An examination of the dramas which were considered in the cases of the United States vs. Tolentino,1 No. 1451, decided March 6, 1906, and of the United States vs. Cruz,2 No. 2128, will show that anyone reading these dramas or seeing them presented could not fail to understand their seditious tendencies, something which, according to the witnesses of the Government in this case, a great majority of the spectators of this drama could not see.

== Retirement and later life ==
The rise of the cinema and the decline of nationalist theater convinced Abad to shift careers. After he retired from the writing of drama, Abad published Ang Tanikalang Guinto in 1907, after which he turned to teaching and occasional stage production with his own compania volante (flying troupe). After his second marriage to the Batangueña Genoveva Clar de Jesus, he began to teach the Tagalog alphabet, even publishing a Tagalog primer. When this did not net enough income, Abad entered agriculture, supplying chickens, eggs, and vegetables to Manila, pursuing herbal medicine as a hobby.

In 1923 Abad returned to Manila and opened a printing shop on Tuason street.

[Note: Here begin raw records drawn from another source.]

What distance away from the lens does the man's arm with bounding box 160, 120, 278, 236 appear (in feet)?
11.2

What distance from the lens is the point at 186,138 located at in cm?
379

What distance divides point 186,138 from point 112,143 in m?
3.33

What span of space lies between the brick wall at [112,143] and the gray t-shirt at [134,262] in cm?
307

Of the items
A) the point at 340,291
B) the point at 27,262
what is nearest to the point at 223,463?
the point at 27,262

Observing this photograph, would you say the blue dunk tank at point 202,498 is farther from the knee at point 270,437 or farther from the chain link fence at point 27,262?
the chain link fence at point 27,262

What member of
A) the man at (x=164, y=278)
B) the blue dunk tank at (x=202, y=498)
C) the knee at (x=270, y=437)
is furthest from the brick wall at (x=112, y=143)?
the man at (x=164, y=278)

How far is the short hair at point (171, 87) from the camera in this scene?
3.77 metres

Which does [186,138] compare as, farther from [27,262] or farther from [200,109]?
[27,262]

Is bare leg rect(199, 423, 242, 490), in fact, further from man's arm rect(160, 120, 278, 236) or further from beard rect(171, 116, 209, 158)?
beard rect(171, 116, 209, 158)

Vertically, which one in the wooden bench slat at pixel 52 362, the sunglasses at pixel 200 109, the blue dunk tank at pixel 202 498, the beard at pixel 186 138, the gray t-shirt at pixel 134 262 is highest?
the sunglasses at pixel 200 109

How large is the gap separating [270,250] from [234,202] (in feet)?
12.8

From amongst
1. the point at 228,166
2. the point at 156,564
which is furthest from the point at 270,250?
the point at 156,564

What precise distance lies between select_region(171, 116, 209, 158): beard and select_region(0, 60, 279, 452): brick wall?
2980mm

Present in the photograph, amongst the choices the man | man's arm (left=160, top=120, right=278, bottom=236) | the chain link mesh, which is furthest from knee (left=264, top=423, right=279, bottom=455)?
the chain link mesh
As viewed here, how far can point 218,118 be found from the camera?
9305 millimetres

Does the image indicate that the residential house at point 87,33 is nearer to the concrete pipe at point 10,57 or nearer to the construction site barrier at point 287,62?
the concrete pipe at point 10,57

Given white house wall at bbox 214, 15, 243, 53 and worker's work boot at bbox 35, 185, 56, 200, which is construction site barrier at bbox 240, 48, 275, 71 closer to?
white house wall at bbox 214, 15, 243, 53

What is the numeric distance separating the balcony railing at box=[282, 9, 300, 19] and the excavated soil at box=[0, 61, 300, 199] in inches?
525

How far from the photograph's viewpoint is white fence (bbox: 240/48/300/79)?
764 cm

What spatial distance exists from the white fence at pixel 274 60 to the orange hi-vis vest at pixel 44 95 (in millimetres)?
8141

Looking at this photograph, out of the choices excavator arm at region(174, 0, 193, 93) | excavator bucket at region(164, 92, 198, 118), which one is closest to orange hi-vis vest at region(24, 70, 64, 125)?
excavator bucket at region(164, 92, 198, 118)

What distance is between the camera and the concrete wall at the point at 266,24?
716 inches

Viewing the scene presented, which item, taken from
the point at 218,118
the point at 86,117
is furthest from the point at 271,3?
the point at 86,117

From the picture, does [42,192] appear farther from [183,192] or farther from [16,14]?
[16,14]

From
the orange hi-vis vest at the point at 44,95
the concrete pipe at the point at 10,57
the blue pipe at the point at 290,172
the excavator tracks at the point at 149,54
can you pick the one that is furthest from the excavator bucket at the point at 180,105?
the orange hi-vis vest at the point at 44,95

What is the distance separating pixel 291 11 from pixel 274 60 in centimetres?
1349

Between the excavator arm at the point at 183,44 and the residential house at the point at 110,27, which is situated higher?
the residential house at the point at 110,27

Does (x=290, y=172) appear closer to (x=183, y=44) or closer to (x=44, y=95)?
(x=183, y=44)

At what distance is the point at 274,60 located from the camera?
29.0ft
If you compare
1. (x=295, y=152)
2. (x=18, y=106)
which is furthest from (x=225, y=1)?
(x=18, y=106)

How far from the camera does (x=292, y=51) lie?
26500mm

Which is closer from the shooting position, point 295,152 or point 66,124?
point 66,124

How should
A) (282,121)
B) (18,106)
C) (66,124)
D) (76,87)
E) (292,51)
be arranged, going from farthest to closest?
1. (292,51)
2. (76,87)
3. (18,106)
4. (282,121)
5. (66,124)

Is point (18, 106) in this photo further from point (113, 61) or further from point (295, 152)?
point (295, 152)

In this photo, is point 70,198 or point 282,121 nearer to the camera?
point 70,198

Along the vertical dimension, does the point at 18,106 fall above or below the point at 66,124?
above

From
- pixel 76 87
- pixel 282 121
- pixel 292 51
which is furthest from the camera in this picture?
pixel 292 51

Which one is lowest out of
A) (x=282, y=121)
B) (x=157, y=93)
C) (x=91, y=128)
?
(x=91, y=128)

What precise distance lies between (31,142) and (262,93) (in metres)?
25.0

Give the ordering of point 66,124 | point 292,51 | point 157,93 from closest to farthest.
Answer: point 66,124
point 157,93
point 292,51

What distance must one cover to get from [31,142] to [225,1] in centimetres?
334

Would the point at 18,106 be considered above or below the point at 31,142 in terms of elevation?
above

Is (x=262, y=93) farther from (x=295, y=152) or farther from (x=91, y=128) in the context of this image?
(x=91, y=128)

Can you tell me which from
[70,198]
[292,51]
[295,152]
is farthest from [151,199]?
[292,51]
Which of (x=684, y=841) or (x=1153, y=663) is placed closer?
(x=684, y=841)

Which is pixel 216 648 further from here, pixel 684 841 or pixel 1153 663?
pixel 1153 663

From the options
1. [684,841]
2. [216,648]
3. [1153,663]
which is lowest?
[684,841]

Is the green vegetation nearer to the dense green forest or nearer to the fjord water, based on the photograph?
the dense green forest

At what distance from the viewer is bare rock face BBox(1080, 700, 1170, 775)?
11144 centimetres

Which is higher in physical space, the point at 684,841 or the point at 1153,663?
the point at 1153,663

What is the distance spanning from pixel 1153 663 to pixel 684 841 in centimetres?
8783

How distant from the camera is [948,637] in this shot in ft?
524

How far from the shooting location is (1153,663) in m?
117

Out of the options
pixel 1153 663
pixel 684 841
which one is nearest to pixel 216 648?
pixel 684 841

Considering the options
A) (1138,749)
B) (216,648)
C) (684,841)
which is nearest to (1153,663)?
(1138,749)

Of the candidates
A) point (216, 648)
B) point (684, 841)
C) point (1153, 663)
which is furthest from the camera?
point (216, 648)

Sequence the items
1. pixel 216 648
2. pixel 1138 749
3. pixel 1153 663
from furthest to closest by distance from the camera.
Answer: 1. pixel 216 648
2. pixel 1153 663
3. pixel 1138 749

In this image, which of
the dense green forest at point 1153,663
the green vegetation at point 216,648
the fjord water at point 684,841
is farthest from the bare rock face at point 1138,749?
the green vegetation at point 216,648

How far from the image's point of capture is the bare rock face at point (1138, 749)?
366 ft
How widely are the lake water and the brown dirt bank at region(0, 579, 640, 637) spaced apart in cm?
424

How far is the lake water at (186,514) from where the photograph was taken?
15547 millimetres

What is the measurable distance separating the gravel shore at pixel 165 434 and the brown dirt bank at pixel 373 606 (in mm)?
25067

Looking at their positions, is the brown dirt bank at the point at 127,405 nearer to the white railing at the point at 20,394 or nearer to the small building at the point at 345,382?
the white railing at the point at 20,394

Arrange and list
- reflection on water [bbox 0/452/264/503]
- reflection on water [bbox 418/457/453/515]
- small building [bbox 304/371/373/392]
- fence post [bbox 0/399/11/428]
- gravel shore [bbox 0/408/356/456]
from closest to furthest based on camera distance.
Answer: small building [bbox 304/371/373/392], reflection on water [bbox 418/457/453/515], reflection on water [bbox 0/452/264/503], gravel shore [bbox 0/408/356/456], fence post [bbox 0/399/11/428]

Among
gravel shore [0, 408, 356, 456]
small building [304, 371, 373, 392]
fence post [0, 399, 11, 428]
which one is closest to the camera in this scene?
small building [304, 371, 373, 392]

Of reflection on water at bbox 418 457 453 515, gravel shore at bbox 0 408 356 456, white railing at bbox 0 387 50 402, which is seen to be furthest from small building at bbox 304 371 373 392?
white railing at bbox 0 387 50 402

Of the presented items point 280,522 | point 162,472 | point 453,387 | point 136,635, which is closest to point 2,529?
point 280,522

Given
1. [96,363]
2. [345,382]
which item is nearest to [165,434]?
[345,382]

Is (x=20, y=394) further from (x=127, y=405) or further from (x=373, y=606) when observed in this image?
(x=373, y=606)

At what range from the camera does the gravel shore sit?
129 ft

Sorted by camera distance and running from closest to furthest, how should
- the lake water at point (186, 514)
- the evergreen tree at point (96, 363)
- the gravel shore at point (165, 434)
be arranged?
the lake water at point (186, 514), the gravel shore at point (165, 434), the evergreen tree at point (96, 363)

He subsequently became active in the labor movement with his membership in the Legionarios del Trabajo. Abad briefly edited the Legionario journal Araw, and in 1928, he was briefly sent to China for a mission. Upon his return to the Philippines some Chinese friends of his arranged another China trip for him. Abad would never return to the Philippines as he encountered trouble with his assumed Chinese passport. He died near Xiamen (then Amoy) and was buried there.